### Your tasks
1. Using the dog-feeding passage, decide whether each statement agrees with it: (a) Maggie readily eats dry food. (b) The Pedigree instructions call for about one can per 10 lb. (c) The responder finds it easy to recommend the best diet for a pet. For each, answer yes or no and quote the deciding words.
2. Translate this sentence from the dog-feeding passage into Spanish: "I have always maintained that a food is good if your dog eats it, has good solid stools, does not become itchy, doesn’t vomit, and maintains an ideal body condition."
3. Continue the dog-feeding passage, picking up after its last sentence.

### Source passage
--- --- ---
Original Question: I had a question about feeding my dog. Maggie has always been tough to feed because she has high standards and won’t eat dry food unless she has starved for a bit. I switched to Pedigree canned food and I give her one of their larger cans everyday. The instructions say to give her about a can per 10lb, but I think that’s too much as she has trouble eating a half in the morning and half at night along with her meat treats. She was sickly looking when I got her, filled with 4 types of worms and flees, ticks, and ringworm. She was a pup but I fed her to put her weight up. - Alyssa
Thanks for your question.
It’s very difficult to recommend the best diet for your pet. In fact, I think it is near impossible because you really need to know how a dog responds to a food to know if it is good for them or not. I have always maintained that a food is good if your dog eats it, has good solid stools, does not become itchy, doesn’t vomit, and maintains an ideal body condition. So many pet owners are concerned about the same issues as you. When you have a pet that is picky about food, you start negotiating with them. This can be a slippery slope. Once you offer them a variety of food, add treats, turn to a rich enticing diet, or even just spend more time preparing the food, they become accustomed to it and begin to want the same attention paid to their meal consistently. It can be a challenge to wean them off of this special food or process of preparing it.
--- --- ---
### Material provided
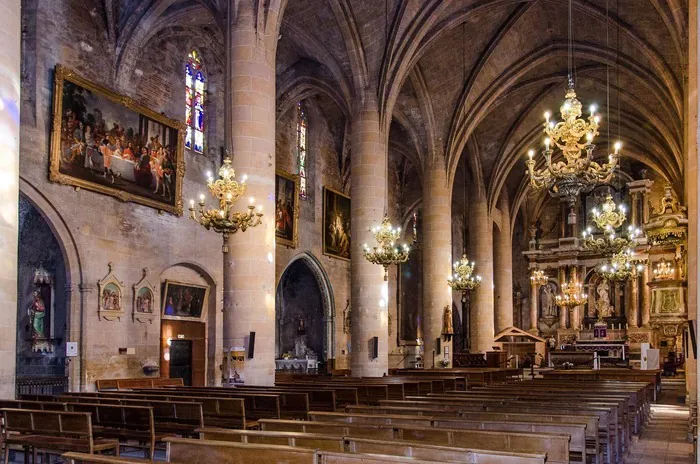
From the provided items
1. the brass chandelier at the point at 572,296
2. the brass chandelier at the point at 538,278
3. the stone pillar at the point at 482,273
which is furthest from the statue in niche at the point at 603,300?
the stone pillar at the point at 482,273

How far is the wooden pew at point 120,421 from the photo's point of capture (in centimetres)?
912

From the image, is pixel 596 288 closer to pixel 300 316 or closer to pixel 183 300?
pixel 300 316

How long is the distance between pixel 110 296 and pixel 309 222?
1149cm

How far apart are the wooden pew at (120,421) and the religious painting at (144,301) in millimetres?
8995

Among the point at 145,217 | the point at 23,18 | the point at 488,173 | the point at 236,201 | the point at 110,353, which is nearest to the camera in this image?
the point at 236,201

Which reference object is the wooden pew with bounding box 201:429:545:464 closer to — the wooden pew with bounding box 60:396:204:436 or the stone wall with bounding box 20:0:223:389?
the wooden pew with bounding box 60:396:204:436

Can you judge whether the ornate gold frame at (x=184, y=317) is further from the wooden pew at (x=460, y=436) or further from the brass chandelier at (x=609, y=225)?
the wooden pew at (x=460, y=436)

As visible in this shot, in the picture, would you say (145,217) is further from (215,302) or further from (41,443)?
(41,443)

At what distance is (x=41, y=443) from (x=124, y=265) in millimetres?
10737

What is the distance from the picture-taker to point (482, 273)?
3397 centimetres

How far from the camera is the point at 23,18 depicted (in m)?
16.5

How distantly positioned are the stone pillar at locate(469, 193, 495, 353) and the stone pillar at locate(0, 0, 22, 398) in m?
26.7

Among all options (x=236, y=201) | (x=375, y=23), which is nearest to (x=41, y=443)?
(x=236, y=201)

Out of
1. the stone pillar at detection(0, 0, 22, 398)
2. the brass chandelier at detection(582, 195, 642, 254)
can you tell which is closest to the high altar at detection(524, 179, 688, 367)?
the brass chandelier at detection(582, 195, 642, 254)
--- --- ---
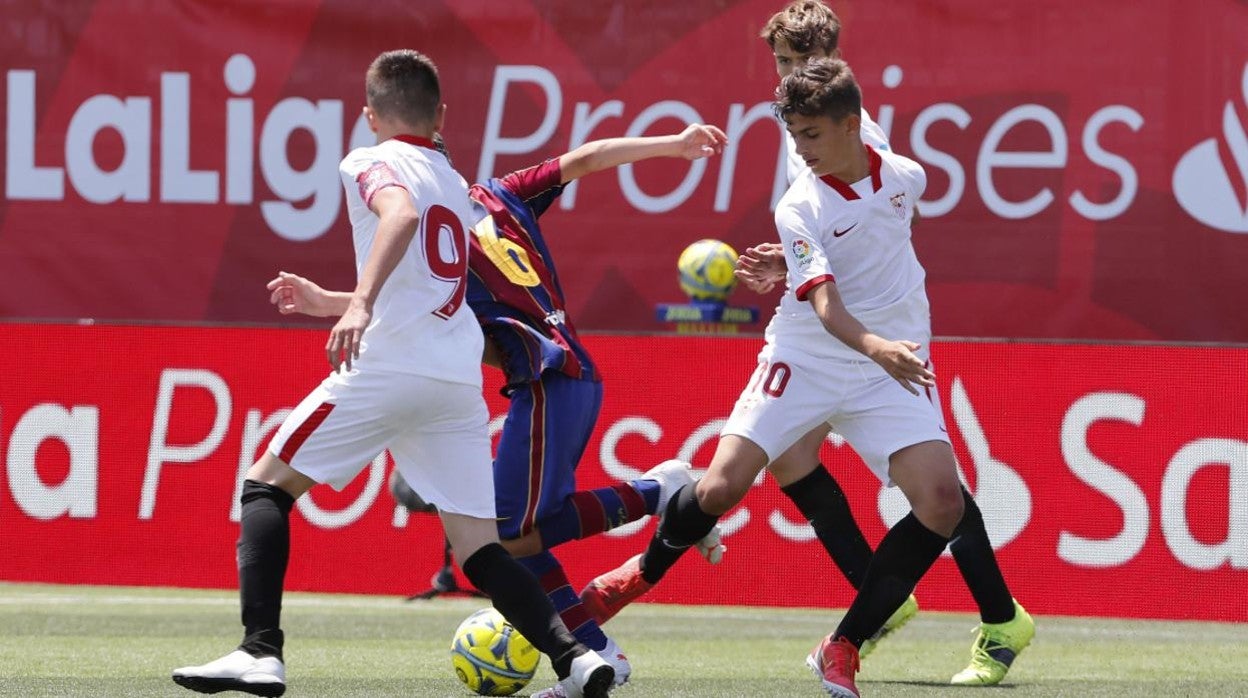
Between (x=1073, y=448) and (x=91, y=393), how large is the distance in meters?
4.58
--- --- ---
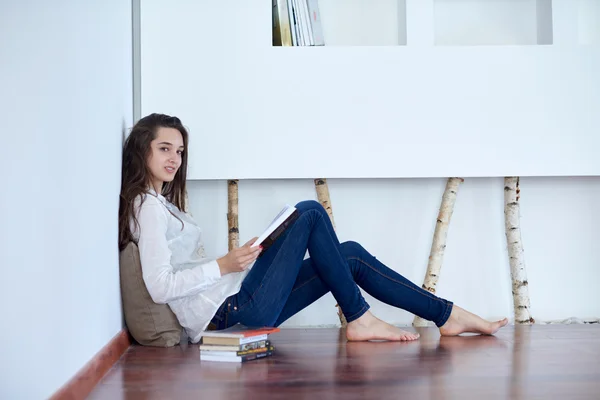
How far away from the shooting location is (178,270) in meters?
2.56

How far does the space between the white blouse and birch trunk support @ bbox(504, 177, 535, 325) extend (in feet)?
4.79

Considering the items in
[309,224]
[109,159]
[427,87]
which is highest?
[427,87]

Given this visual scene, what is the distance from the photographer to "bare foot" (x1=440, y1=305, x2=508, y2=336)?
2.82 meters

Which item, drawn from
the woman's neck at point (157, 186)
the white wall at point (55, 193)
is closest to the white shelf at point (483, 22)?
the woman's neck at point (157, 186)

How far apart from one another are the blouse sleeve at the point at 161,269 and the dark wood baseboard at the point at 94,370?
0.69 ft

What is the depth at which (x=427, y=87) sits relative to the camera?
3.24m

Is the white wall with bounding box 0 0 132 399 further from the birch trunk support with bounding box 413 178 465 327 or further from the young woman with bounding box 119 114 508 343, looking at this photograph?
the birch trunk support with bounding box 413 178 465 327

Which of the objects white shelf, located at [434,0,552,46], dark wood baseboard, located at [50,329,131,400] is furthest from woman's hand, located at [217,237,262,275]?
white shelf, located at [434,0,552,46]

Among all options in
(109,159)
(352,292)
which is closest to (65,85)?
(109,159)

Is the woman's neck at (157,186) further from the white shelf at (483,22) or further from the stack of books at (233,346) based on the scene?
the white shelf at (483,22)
--- --- ---
### Results for each task
1.
(a) No: "won’t eat dry food unless she has starved for a bit"
(b) Yes: "The instructions say to give her about a can per 10lb"
(c) No: "I think it is near impossible"

2. Siempre he sostenido que un alimento es bueno si tu perro lo come, tiene heces firmes y sólidas, no le da picazón, no vomita y mantiene una condición corporal ideal.

3.
We don’t really recommend to base the amount of food offered on such a broad basis of saying 1/2 a can or a full can. We need to focus on the total daily intake of calories. The next time you visit your veterinarian, you can ask them to calculate how many daily calories your dog should be ingesting to maintain an ideal body weight. They can perform this calculation if they have your dog’s weight and by determining the current Body Condition Score (BCS). They will formulate a strategy for attaining or maintaining an ideal body weight. You can then look at the caloric density of the food you’re using and determine the volumes of food you should feed throughout the day. Once you’ve done this, you can feed as often as you wish as long as you stick to the total daily amount. That will resolve your issues with the amount of food you are offering.
Any food you select has to have a trial period before knowing whether it is ideal or not. To avoid this risk, I would recommend that you introduce any new food very slowly over the course of 3 weeks. Monitor your dog’s response to it very closely as you switch over to the new diet. If diarrhea or vomiting develops, I would stop it immediately and seek medical attention if it does not resolve right away.
Try to offer a food and leave it for them. Pick it up if they don’t eat it and then offer it for the next meal. Don’t break down and start adding the attractive tasty food quickly. Let them build up an appetite. I’ve never seen a dog starve themselves but I have seen them be extremely stubborn to the point that they will protest for a couple days. By knowing how much they need to consume, you’ll be able to determine whether you’re really underfeeding them if they don’t eat. Often, I find that people are overfeeding and that’s why a dog won’t eat. Do the calculation with your vet and stick to an appropriate amount. Some foods are so rich that a spoonful of them satisfies a lot of calories and prevents them from wanting the next meal. By knowing the amount needed, you will be able to better control their appetite so that they are finishing their meals and not causing you stress.